METHODS: Paediatric aphakic patients receiving either one-piece anti-vaulting haptic or three-piece C-loop haptic IOL implants into the ciliary sulcus were enrolled in this prospective non-randomized interventional study and followed up for 3 years. IOL decentration and tilt were measured using Scheimpflug images. Preoperative and postoperative information, including demographic data and ocular biometric parameters and complications, were collected and analysed.

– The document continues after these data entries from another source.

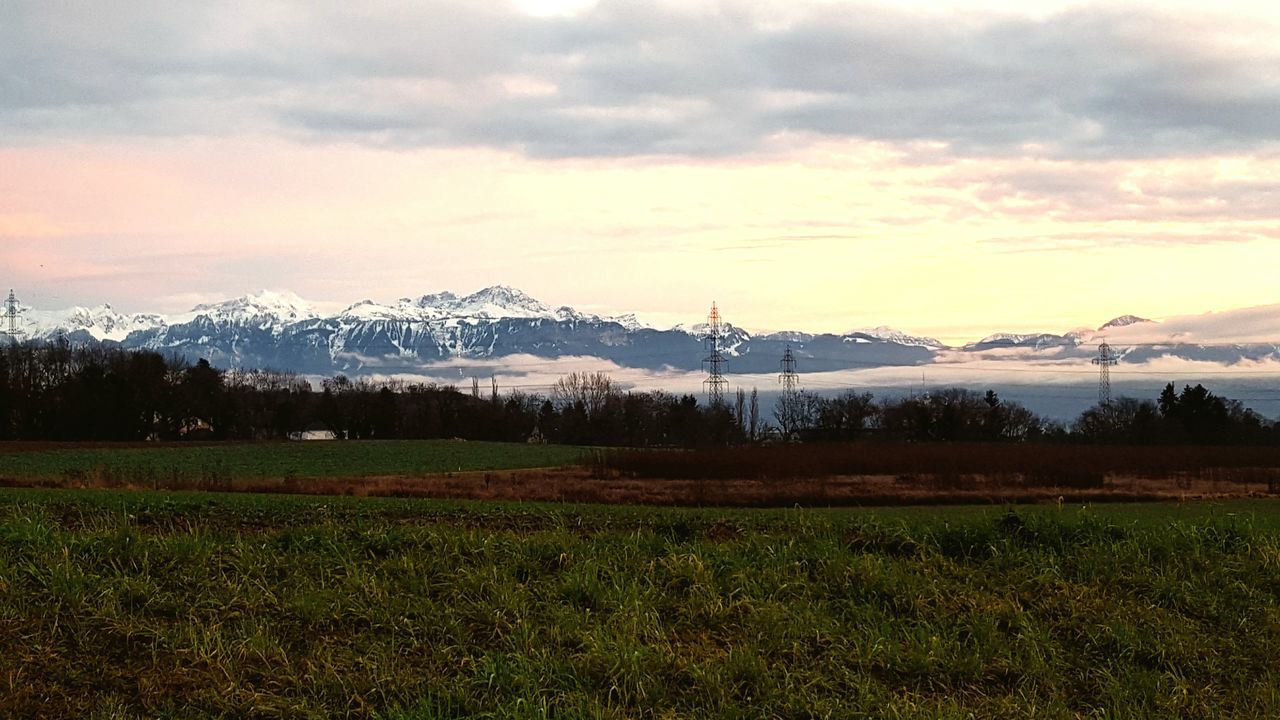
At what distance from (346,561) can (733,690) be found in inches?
246

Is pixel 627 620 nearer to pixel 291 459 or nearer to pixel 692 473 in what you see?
pixel 692 473

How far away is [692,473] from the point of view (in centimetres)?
6681

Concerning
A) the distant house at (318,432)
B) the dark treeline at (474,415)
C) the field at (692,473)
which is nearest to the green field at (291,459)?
the field at (692,473)

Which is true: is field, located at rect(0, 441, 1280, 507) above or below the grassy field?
below

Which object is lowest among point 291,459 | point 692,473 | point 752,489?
point 291,459

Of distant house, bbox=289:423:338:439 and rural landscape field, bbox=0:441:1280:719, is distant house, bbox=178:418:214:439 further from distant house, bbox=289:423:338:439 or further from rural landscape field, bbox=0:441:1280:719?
rural landscape field, bbox=0:441:1280:719

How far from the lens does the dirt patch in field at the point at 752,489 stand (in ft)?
136

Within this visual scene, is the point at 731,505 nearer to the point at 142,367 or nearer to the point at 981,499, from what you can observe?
the point at 981,499

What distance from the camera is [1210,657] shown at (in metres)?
13.9

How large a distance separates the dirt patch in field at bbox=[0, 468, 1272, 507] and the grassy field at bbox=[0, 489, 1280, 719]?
22461 millimetres

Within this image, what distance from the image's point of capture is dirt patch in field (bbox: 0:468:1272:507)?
4134 cm

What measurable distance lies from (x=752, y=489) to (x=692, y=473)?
17.0m

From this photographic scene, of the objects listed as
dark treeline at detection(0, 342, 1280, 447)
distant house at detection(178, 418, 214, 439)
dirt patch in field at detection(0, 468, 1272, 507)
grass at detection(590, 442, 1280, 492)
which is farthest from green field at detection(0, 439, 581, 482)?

RESULTS: Among 123 eyes of 79 paediatric patients, there were 72 eyes (58.54%) in the anti-vaulting haptic IOL group and 51 eyes (41.46%) in the C-loop haptic group. The anti-vaulting haptic IOL group had a lower incidence of clinically significant vertical IOL decentration than the C-loop haptic IOL group (23.88% vs. 43.14%, p = 0.037). No intergroup differences were observed in vertical or horizontal tilt or in horizontal decentration (all p > 0.05). One-piece anti-vaulting haptic IOL implantation was associated with a lower risk of clinically significant vertical decentration than three-piece C-loop haptic IOL implantation (odds ratio: 0.42, p = 0.037). There was a higher incidence of IOL dislocation in the C-loop haptic IOL group (15.22% vs. 4.17%, p = 0.046).
CONCLUSIONS: In paediatric aphakic eyes undergoing secondary IOL implantation into the ciliary sulcus, one-piece anti-vaulting haptic IOLs can reduce the risk of clinically significant vertical IOL decentration compared with three-piece C-loop haptic IOLs and may favour long-term IOL positional stability.
方法:这项前瞻性非随机介入研究招募了接受一件式抗跳脱触觉或三件式C环触觉IOL植入睫状沟的小儿无晶状体患者,并随访3年。使用Scheimpflug图像测量IOL偏心和倾斜。术前和术后信息,包括人口统计数据和眼部生物参数和并发症,进行了收集和分析。
结果:在79名儿科患者的123只眼中,抗跳跃触觉IOL组72眼(58.54%),C-loop触觉组51眼(41.46%)。与C-loop触觉IOL组相比,抗跳跃触觉IOL组的临床上显着的垂直IOL分散发生率较低(23.88%vs.43.14%,p=0.037)。在垂直或水平倾斜或水平偏心方面未观察到组间差异(均p>0.05)。与三片C-loop触觉IOL植入相比,单片式抗拱顶触觉IOL植入与临床上明显的垂直偏心风险较低相关(比值比:0.42,p=0.037)。C-loop触觉IOL组的IOL脱位发生率较高(15.22%vs.4.17%,p=0.046)。
结论:在接受二次IOL植入睫状沟的小儿无晶状体眼,与三片C环触觉IOL相比,单片式抗跳跃触觉IOL可降低临床上显著的垂直IOL偏心的风险,并且可能有利于IOL的长期位置稳定性.